___ Document passage ___

Falling Out Of Love With Siteground

Ben Tasker

2014-04-13 12:27 (updated 2014-05-03 11:51)

In the past, I've really rated Siteground Hosting very highly, and recommended them to anyone asking about US Based dedicated servers (Heart would be my first choice for UK Based Dedicated Servers or VPS). Unfortunately experience has worn me down.

To be clear, I'm not, and never have been, a Siteground customer. However, some of the people I do some work for are, so I occasionally have to escalate things to Siteground, or step in when Siteground have asked their customer to take some action.

I've been quietly sitting on some of these frustrations for a little while, but in the last week some have been added, tipping the balance in my mind.

The First thing they did right

The point of this post isn't to slate Siteground, and to be fair to them, the very first thing they did that impressed me is something they still appear to do. When you order a new Dedicated server, it's well shielded from the Internet.

If you want SSH or WHM access, you'll have to ask them to add your IP to the firewall. You'll then need to upload your RSA public key as password authentication is disabled for SSH. Some would find this an inconvenient and frustrating process to go through, but frankly it brightened my day to see a host taking security seriously.

___

◆ What needs to be done
Resume the blog post above about growing disillusioned with Siteground, writing on from its final sentence.

___ Data segment ___

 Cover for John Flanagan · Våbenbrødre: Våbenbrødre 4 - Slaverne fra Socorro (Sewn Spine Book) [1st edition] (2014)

___

◆ Written answer
They do actively monitor the systems too, quite some time back I recompiled Apache on a server (but forgot to tell them), so they phoned their customer up at 4am (sorry, my bad) to say someone in the UK was recompiling Apache, did he know about it? I'd had to do it because Apache had been compiled without Large File Support which was causing Akeeba to fail.

There are also other things they do well (their support is prompt and polite), unfortunately the negatives cause me some real concern.

The Negatives

These issues have arisen on different servers, with different support staff, and some of them concern the Sysadmin within me, others are more a 'customer service' type of thing.

Geeky and Performance Bundles

It's been my experience that taking these two bundles together is a big mistake. There's nothing wrong with the technology they're deploying (generally speaking, a Varnish cache on port 80 with Apache listening on another port - the performance bundle), but if you hit any kind of unusual issue, you're likely to be dead in the water.

The problem is two-fold, if you're on the Geeky bundle then it's a fully managed server, and they won't give you the root password. That in itself isn't a major issue (though I wouldn't opt for it myself), until you hit the support issue.

The level of investigation into your issue may not be nearly thorough enough, and you'll be entirely reliant on this to get the issue resolved. Because you don't have the root password, investigation can be difficult if you bring a third party (like me) in to try and get the problem resolved.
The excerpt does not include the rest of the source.